Mas a garota o via e sentou-se, provocativamente, ao seu lado. Com voz estranha, confidenciou-lhe:
― Andei me perguntando por que eu, que sempre fui alegre, agora me sinto deprimida. Recentemente, descobri a resposta: paixão.
Por trás dos grossos vidros de seus óculos, o rapaz a encarou. Calado. Quieto. Secretamente, porém, saltitava, descontrolado, o seu coração.
― Me apaixonei por você e nem sei o seu nome – disse a moça.
Então, ela não sabia…
― Paixão – sussurrou-lhe ele, num ímpeto, quase num sopro, já arrependido de haver falado, com o coração por um fio, a ponto de explodir em fogos de artifício.
― Como?
― Meu nome é Paixão – repetiu, em um pingo de voz, fechando e comprimindo os olhos com força.
― Oh! Que belo. Então, me apaixonei pela Paixão em pessoa.
Ambos se entreolharam.
E o jovem vislumbrou, na noite dos olhos dela, fulgores de estrelas e luas cheias!
Quando Íris o abraçou, piorou a sua palpitação, logo seguida de falta de ar, falta de sangue nas veias, falta de um coração batendo. A sua alma se desgarrava e se evadia.
Eis que a síndrome chegara ao derradeiro estágio. O que ainda restava dele sumiu, completamente, no ar.
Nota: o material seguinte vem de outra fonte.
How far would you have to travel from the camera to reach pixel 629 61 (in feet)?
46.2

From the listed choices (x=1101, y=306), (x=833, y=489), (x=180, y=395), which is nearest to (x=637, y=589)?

Como se tivesse asas, Paixão subia e subiiiiaaa, levitaaando ao infiniiito. E ali, naquela imensidão absoluta, experimentava uma indescritível sensação de harmonia.
Ele era uma estrela integrada aos bilhões de estrelas do universo.
Fora acolhido.
Sentia-se em casa.
Por isso, os braços de Iris, inutilmente, tentavam abraçá-lo. E acabaram abraçando o seu próprio seio.
Aaaaaaaaaaahhhhhh.
O grito da mulher enamorada elevou-se às constelações e dimensões do além. Dorido, lancinante, avançava, a ecoar e retroar, retinindo em cintilações douradas.
Até que o grito atingiu, em cheio, o espírito de Paixão.
Explodiu, então, em fluxos de eletricidade. Raios a lhe transmitirem surtos de estremecimento atroz. Tão forte era a força das vibrações, que terminou por quebrar o elo entre Paixão e o cosmos.
E ele caiu, caiu, caiuuuu.
Por fim, aterrissou. Abriu os olhos, buscando o ar, em um chiado fundo: voltara! Voltara à vida!
Pendurada em seu pescoço, Íris chorava.
A síndrome sumira.
Estava de regresso, vivo, visível, sólido, palpável, de corpo inteiro!
Foi inundado de um sentimento tão vasto que não cabia no seu tempo presente. A felicidade era uma cachoeira que transbordava no seu hoje, preenchendo, em retrospectiva, todos os seus momentos vividos: segundos, minutos, horas, anos, décadas, séculos – milênios atrás.
E eis que, num rito ancestral que maravilhou a si próprio, Paixão aproximou o seu rosto ao de Íris. O beijo veio tão natural como uma abelha que colhesse o mel da flor. Agora ele nascia, agora ele vivia, agora era um risonho Dionísio, a beber o vinho deleitoso dos lábios de sua bem-amada.